PROVIDED TEXT:
PHOTONIC FRONTIERS: LASER FUSION: Will NIF number nuclear fusion among its accomplishments?

Feb. 1, 2013
The National Ignition Facility (NIF) can deliver 1.8 MJ pulses of ultraviolet energy onto a target the size of a pencil eraser. That unparalleled capacity is exploring frontiers of physics and simulated weapons explosions, but it has yet to ignite nuclear fusion targets.

In March 2012, the giant National Ignition Facility delivered a record pulse containing 1.8 MJ of ultraviolet (UV) light to a target at the Lawrence Livermore National Laboratory (Livermore, CA). The culmination of years of effort, which met the design goal for the world's biggest laser, exhibits an impressive achievement in overcoming tough technical problems such as laser damage (see "Overcoming optical damage").

By the end of 2012, the laser shown in Fig. 1 had fired more than 1100 shots—an average of one per day since completion—and was being used to produce extreme conditions to study the frontiers of physics and simulation of nuclear weapons.

But the exceptional performance that exceeded design specifications failed to ignite nuclear fusion in sophisticated cryogenic targets of deuterium and tritium, the goal of the three-year National Ignition Campaign, which ended Sept. 30, 2012. Theory and computer models developed over many years of lower-energy experiments predicted that 1.8 MJ pulses should ignite nuclear fusion, producing more energy from fusion reactions than the laser pulse delivered to the target. But that theory failed the acid test of experiment.

DIRECTIONS:
A. According to the laser fusion article, how many shots had the laser fired by the end of 2012?
B. Repeat the passage of the laser fusion article starting with "But the exceptional" and going on through "test of experiment.".
C. Pick up the laser fusion article after its last sentence and write the next part.
None of the data is needed for this work.

RECORDS PROVIDED:
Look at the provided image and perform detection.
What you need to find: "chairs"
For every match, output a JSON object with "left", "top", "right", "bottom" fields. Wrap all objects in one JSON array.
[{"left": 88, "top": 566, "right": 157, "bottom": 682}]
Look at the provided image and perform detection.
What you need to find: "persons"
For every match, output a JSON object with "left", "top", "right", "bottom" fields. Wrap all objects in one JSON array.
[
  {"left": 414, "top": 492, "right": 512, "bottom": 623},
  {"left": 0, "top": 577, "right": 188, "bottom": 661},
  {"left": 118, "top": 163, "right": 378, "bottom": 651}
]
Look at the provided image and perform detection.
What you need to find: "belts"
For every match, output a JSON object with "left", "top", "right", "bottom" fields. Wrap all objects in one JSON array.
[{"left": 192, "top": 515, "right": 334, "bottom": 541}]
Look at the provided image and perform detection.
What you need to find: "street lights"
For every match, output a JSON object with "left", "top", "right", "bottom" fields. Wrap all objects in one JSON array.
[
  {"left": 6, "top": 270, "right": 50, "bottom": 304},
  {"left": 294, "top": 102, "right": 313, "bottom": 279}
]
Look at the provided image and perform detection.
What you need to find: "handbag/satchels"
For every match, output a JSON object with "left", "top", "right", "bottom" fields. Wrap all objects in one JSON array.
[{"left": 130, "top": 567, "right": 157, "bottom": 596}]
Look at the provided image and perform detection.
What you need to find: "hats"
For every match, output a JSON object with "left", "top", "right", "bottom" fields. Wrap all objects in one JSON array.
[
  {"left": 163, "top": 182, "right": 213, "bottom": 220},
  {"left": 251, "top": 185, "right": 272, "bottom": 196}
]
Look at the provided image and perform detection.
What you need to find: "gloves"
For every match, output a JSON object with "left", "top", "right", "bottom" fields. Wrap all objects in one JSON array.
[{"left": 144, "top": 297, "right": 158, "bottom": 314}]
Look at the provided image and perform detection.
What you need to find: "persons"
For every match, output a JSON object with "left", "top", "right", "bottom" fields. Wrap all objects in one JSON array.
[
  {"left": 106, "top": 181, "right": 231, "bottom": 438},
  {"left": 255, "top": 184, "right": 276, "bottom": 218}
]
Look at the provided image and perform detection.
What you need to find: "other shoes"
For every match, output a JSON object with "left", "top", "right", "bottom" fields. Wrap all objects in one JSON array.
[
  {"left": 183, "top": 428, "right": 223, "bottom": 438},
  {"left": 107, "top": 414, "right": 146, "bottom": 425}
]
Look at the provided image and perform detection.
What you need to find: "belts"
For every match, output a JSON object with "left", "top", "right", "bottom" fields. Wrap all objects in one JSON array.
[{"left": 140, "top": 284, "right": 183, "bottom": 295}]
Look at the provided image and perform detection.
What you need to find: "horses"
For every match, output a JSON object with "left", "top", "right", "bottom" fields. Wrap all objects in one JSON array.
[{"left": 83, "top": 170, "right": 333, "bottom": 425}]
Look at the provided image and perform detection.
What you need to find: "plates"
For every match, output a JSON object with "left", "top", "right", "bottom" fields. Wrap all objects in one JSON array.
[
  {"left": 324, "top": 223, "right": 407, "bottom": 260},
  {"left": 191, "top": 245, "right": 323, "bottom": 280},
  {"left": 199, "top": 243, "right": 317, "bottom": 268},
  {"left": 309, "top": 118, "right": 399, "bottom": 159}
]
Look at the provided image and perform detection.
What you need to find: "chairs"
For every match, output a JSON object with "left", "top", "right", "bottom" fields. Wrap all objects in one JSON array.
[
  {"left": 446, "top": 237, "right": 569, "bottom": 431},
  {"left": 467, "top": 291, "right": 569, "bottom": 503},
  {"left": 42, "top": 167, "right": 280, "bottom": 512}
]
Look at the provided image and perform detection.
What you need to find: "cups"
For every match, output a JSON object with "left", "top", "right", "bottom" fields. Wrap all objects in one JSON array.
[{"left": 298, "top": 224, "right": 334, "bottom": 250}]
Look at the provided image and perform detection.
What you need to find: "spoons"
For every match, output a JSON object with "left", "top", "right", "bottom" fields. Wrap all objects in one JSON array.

ANSWERS IN ORDER:
A. More than 1100 shots, an average of one per day since completion.

B.
But the exceptional performance that exceeded design specifications failed to ignite nuclear fusion in sophisticated cryogenic targets of deuterium and tritium, the goal of the three-year National Ignition Campaign, which ended Sept. 30, 2012. Theory and computer models developed over many years of lower-energy experiments predicted that 1.8 MJ pulses should ignite nuclear fusion, producing more energy from fusion reactions than the laser pulse delivered to the target. But that theory failed the acid test of experiment.

C.
Neutron yield, which measures the extent of fusion reactions, increased during the NIF experiments, but the best results were a factor of 3 to 10 below ignition. Compression of the nuclear fuel was only half that required for ignition, the National Nuclear Security Administration reported.1 Now researchers and government officials are investigating what went wrong with the physics and how to reach ignition.

A half-century quest for fusion

Laser fusion has been alluring since Livermore physicist John Nuckolls conceived the idea half a century ago. Early calculations suggested that a kilojoule pulse should heat and compress a deuterium-tritium target enough to produce a kilojoule of fusion energy.2 Experiments in the 1970s produced fusion neutrons but showed the need for much more laser energy at shorter wavelengths.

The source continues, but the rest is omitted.